Puppeteer is a library which allows you to remotely control the chrome browser.

It means that puppeteer can do things with browser, that you do. Can you type a webpage address in address bar of chrome and open it? Puppeteer can do it to. See the script below.

const puppeteer = require('puppeteer');

const run = async () => {
  const browser = await puppeteer.launch({
    headless: false
  });
  const page = await browser.newPage();
  await page.goto("https://techdoma.in");
}

run();

Save this file as index.js

Run the script as follows

node index.js

It will open up a chrome instance and open the url https://techdoma.in in the browser.

The option headless will open the browser in normal mode (headless: false) or in headless mode (headless: true (default))

Taking screenshot or pdf of website

You can also take screenshot of the webpage using page.screenshot api. See the code below

const puppeteer = require('puppeteer');

const run = async () => {
  const browser = await puppeteer.launch({
    headless: false
  });
  const page = await browser.newPage();
  await page.goto("https://techdoma.in");
  await page.screenshot({
    path: 'techdomain.png'
  })
  await browser.close();
}

run();

This will take screenshot of the webpage in the file techdomain.png

You can also take pdf using the api page.pdf. Note that headless mode must be true for pdf to work.
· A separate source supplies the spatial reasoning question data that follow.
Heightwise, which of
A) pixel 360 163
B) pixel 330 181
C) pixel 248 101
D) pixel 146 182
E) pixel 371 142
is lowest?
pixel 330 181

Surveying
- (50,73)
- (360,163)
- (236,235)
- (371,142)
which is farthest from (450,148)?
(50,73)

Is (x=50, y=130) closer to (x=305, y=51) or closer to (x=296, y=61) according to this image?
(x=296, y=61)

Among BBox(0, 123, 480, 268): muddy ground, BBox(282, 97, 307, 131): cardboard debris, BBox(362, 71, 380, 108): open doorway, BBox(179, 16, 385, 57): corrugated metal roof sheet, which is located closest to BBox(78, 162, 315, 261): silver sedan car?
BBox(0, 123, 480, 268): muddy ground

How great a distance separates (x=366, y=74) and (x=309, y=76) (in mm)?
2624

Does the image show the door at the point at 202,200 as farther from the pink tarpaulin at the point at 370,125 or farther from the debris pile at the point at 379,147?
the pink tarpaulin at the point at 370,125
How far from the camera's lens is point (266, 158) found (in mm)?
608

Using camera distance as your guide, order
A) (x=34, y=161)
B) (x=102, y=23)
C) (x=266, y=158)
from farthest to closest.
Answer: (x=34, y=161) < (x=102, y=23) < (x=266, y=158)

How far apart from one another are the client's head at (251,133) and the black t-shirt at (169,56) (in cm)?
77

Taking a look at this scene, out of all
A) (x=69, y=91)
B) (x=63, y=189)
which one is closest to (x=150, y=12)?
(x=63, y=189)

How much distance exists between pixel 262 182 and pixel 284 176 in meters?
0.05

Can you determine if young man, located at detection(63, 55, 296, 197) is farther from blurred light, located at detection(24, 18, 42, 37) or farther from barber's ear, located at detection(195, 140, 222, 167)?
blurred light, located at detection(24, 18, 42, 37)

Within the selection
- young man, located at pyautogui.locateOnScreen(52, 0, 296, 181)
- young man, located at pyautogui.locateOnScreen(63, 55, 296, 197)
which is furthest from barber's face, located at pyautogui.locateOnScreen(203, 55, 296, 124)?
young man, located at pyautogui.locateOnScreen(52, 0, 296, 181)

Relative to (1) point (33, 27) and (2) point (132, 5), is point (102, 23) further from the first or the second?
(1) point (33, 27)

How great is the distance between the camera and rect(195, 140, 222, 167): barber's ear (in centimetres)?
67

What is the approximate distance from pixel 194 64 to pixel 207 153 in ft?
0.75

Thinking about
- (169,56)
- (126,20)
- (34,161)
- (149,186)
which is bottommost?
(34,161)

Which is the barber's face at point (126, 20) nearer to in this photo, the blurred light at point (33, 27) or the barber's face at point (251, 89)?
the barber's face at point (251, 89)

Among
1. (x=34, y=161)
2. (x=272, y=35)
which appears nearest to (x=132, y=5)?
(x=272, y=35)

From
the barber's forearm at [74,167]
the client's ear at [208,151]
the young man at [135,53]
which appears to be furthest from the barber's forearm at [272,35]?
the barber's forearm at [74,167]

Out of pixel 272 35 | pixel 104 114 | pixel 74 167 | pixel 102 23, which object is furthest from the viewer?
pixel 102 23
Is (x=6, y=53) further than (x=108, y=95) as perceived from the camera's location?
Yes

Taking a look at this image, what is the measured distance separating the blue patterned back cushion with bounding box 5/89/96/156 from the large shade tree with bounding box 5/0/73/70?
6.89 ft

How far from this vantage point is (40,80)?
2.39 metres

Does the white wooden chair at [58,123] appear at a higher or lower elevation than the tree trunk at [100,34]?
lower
const puppeteer = require('puppeteer');

const run = async () => {
  const browser = await puppeteer.launch({
    headless: true
  });
  const page = await browser.newPage();
  await page.goto("https://techdoma.in");
  await page.screenshot({
    path: 'techdomain.png'
  })
  await page.pdf({
    path: 'techdomain.pdf', 
    format: 'A4'
  })
  await browser.close();
}

run();

We can also use existing chrome browser as well.

const browser = await puppeteer.launch({
    headless: false,
    executablePath: "/Applications/Google Chrome.app/Contents/MacOS/Google Chrome"
  });

Replace the executablePath with the path to Google chrome in your OS.

Real use cases with Puppeteer

One of the best examples of Puppeteer is to server side render the html. The gist of the solution is that we can render a webpage in the headless browser, get the html contents out of it, and return it.

The html content that we get contains the code after running javascript. This is helpful in SEO. We can render the javascript rich page using puppeteer and return the final html out of it.

page.content appi returns the rendered html after the javascript has run.

For example, let us create a page where content is inserted using javascript. The below file is called jspage.html. Server is running in port 8080 in localhost, so this file can be accessed using http://localhost:8080/jspage.html

<!DOCTYPE html>
<html>
<head>
</head>
<body>
  <script>
    document.querySelector("body").innerHTML = "JS Content inserted"  
  </script>
</body>
</html>

We can render this page using puppeteer and serve the final content.

const puppeteer = require('puppeteer');

const run = async () => {
  const browser = await puppeteer.launch({
    headless: false,
  });
  const page = await browser.newPage();
  await page.goto("http://localhost:8080/jspage.html");
  console.log(await page.content());
  await page.screenshot({
    path: 'jspage.png'
  })
  await browser.close();
}

run();

In the console, you will see the content of the page

<!DOCTYPE html><html><head>
</head>
<body>JS Content inserted

</body></html>

and you can see the screenshot in the image jspage.png as well.